YEATS: Byzantium (1 Viewer)

RainbowBrite

Member
Joined
Mar 12, 2006
Messages
56
Location
Singapore
Gender
Female
HSC
2006
Hi!
I'm having trouble understanding Byzantium. I know its a very visual poem, but the meaning is not working for me.

When I read it, in comparison to Sailing to Byzantium, the poem seems very dark and destructive. Sailing to Byzantium is full of desire and lust for immortality through art. Whereas this one is.... *goes braindead*

Any help would be much appreciated :)

Thanks!
 

Wolfowitz

, now also hated by Jews!
Joined
Dec 18, 2005
Messages
441
Location
Sydney - Kensington
Gender
Male
HSC
2005
Byzantium still has the great immortal imagery of Sailing To Byzantium but it sees immortality as merely mortality in disguise. The great cathedral gong (it is, yeah?
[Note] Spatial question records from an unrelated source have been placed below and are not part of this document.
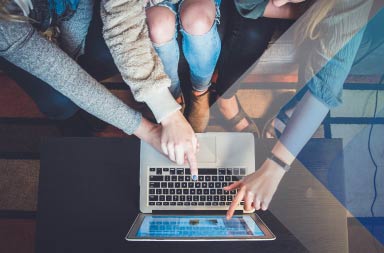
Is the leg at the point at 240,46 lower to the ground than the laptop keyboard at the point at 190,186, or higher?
higher

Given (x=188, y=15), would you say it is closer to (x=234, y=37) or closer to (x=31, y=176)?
(x=234, y=37)

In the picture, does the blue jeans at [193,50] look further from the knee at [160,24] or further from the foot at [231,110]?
the foot at [231,110]

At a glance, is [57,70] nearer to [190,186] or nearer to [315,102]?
[190,186]

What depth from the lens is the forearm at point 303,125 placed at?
88 centimetres

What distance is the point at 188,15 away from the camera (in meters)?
0.89

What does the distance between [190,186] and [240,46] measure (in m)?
0.46

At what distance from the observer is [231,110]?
1.31 m

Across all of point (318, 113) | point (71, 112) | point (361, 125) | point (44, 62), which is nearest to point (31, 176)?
point (71, 112)

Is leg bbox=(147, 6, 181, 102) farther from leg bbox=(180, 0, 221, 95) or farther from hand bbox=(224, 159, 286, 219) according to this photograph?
hand bbox=(224, 159, 286, 219)

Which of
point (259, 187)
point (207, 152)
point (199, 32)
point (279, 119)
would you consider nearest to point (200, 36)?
point (199, 32)

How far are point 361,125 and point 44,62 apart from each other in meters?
1.17

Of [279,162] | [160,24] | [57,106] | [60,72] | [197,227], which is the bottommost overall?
[197,227]

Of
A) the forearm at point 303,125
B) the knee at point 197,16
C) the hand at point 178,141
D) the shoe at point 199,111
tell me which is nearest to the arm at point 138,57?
the hand at point 178,141

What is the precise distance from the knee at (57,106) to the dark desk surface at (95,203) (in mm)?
197
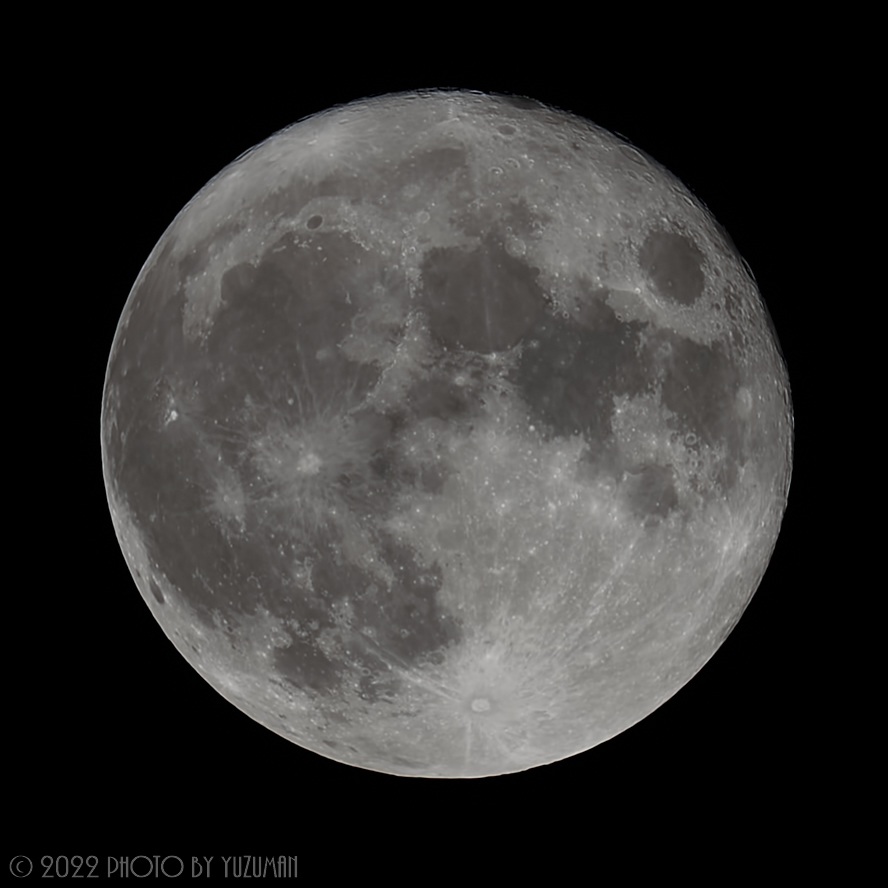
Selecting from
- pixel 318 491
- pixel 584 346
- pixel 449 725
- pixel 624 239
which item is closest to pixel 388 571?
A: pixel 318 491

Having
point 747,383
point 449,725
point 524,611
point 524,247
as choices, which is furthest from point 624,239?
point 449,725

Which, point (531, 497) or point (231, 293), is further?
point (231, 293)

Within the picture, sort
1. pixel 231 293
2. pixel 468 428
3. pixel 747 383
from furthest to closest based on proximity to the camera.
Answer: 1. pixel 747 383
2. pixel 231 293
3. pixel 468 428

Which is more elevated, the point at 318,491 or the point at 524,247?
the point at 524,247

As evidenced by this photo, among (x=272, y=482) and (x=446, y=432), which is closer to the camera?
(x=446, y=432)

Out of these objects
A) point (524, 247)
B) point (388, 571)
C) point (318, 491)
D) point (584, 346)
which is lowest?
point (388, 571)

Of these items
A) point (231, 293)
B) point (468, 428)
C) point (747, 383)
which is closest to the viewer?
point (468, 428)

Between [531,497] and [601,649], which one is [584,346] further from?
[601,649]

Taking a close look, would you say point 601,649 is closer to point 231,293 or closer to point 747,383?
point 747,383
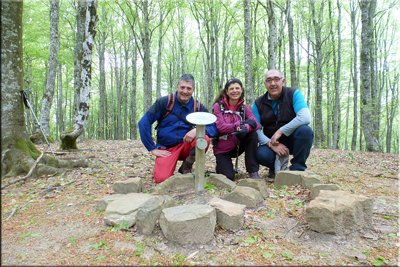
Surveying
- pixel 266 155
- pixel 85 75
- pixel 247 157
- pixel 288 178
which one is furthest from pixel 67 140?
pixel 288 178

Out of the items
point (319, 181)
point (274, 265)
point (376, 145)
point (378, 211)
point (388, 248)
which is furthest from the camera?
point (376, 145)

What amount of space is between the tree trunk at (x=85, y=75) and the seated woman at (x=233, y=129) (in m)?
4.12

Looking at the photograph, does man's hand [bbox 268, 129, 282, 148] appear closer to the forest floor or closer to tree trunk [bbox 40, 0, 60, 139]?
the forest floor

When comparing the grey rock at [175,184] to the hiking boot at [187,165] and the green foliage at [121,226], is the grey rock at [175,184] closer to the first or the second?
the hiking boot at [187,165]

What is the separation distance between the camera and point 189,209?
211 cm

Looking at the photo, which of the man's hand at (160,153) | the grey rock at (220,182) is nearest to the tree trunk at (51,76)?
the man's hand at (160,153)

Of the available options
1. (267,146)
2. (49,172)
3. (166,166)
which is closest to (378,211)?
(267,146)

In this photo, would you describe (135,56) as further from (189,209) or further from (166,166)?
(189,209)

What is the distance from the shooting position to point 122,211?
222 cm

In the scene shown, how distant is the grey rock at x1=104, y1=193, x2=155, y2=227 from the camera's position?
7.08ft

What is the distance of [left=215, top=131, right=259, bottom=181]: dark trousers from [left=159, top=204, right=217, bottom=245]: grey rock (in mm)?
1676

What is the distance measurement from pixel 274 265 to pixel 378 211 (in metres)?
1.71

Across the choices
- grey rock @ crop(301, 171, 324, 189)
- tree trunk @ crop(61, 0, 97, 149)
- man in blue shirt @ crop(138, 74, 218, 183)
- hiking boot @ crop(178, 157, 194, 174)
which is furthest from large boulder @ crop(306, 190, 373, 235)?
tree trunk @ crop(61, 0, 97, 149)

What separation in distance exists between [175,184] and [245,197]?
1.04 metres
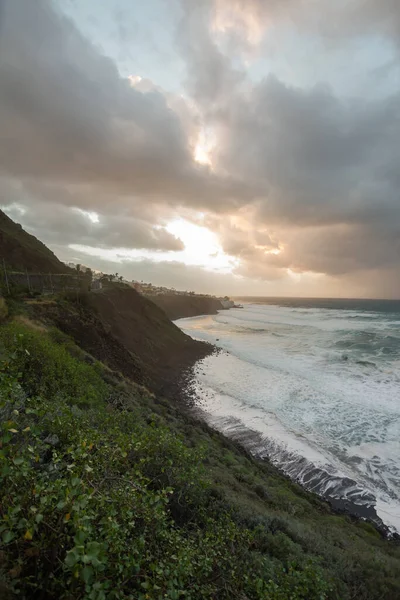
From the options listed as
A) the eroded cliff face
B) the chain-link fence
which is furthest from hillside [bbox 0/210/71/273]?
the eroded cliff face

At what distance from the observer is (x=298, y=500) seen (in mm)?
9758

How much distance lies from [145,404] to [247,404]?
29.5 ft

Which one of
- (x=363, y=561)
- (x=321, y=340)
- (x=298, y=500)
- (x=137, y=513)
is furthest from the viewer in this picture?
(x=321, y=340)

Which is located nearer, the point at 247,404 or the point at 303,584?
the point at 303,584

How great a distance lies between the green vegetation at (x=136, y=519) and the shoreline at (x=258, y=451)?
688 mm

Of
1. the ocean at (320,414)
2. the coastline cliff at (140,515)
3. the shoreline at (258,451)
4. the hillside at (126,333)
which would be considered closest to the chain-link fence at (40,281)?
the hillside at (126,333)

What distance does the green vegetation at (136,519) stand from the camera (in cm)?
246

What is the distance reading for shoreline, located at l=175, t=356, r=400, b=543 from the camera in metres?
10.3

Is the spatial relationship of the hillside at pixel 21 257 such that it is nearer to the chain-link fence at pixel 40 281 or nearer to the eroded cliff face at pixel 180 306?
the chain-link fence at pixel 40 281

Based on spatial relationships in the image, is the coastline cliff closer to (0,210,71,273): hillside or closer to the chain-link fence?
the chain-link fence

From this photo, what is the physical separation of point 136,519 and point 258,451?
39.6 feet

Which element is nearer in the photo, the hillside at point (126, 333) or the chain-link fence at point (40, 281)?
the hillside at point (126, 333)

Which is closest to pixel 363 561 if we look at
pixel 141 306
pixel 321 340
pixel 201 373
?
pixel 201 373

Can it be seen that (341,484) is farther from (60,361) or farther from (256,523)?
(60,361)
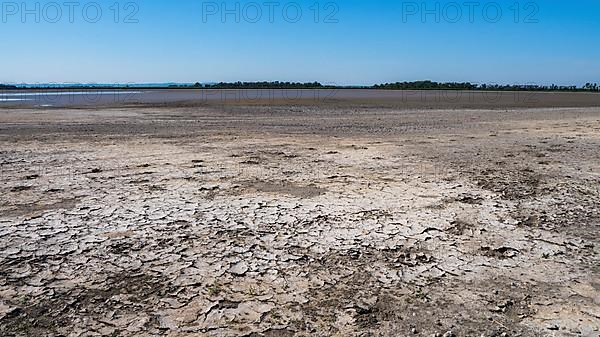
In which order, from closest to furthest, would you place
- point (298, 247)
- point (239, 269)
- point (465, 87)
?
point (239, 269) < point (298, 247) < point (465, 87)

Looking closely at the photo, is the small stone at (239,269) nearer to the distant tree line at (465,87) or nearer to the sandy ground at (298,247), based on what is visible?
the sandy ground at (298,247)

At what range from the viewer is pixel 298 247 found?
4039 millimetres

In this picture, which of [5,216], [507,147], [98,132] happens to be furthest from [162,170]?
[507,147]

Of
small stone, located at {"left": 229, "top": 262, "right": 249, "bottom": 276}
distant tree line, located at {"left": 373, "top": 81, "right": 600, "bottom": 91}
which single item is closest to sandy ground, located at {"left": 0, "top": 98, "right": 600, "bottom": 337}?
small stone, located at {"left": 229, "top": 262, "right": 249, "bottom": 276}

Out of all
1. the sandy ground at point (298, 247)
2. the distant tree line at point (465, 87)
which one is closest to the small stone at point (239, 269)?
the sandy ground at point (298, 247)

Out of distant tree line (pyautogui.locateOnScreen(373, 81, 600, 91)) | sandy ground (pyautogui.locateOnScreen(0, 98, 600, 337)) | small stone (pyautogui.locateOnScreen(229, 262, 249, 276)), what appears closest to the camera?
sandy ground (pyautogui.locateOnScreen(0, 98, 600, 337))

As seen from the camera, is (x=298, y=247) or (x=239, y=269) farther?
(x=298, y=247)

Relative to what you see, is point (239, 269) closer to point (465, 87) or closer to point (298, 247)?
point (298, 247)

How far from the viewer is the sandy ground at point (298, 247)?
9.50ft

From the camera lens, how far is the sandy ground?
2895 millimetres

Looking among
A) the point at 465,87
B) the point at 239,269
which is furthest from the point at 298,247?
the point at 465,87

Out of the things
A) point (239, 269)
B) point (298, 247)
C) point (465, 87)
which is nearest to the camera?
point (239, 269)

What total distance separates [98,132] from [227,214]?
9.24 m

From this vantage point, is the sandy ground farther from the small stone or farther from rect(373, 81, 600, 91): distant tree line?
rect(373, 81, 600, 91): distant tree line
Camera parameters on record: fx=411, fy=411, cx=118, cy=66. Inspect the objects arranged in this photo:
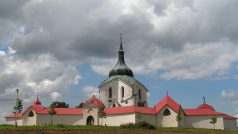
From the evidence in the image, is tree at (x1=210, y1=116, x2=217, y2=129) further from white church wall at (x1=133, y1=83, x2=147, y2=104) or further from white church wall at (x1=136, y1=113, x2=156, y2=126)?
white church wall at (x1=133, y1=83, x2=147, y2=104)

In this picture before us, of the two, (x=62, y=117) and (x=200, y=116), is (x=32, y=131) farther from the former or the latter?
(x=200, y=116)

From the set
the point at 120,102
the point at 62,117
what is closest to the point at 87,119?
the point at 62,117

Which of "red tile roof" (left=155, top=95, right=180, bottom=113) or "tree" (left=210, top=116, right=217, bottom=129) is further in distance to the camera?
"red tile roof" (left=155, top=95, right=180, bottom=113)

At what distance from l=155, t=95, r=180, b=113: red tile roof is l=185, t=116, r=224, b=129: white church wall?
3.59m

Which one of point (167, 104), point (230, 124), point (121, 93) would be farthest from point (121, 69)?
point (230, 124)

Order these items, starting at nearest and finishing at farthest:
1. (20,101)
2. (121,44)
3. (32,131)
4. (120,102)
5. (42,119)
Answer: (32,131), (20,101), (42,119), (120,102), (121,44)

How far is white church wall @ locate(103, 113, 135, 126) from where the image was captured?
77375 mm

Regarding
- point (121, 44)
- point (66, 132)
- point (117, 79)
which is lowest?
point (66, 132)

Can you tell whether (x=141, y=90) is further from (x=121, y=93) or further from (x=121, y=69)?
Answer: (x=121, y=69)

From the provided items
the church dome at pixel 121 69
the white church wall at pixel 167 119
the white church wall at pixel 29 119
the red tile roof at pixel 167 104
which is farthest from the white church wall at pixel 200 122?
the white church wall at pixel 29 119

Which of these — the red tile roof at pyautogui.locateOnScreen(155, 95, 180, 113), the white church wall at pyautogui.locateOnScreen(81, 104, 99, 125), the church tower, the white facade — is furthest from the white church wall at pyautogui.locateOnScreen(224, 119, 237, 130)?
the white church wall at pyautogui.locateOnScreen(81, 104, 99, 125)

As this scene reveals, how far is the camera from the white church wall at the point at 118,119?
7738cm

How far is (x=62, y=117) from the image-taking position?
81.7m

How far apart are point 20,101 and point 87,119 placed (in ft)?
45.5
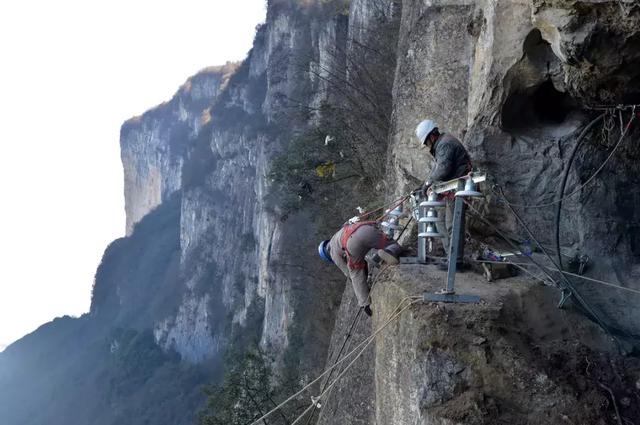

Sorry, I haven't touched the poem since November '05), the rows of brow-beaten religious-folk, the burning tree; all images of immortality are more darker. These new images in Byzantium celebrate the darker, more malign sign of immortality where extended life scabs into a decaying, archaic, stagnant existance.

Murky rather than bright.
Dark rather than light.
Whilst still immortal, Byzantium is a very scary poem taking a negative view of what Rosecruscians saw as perfection.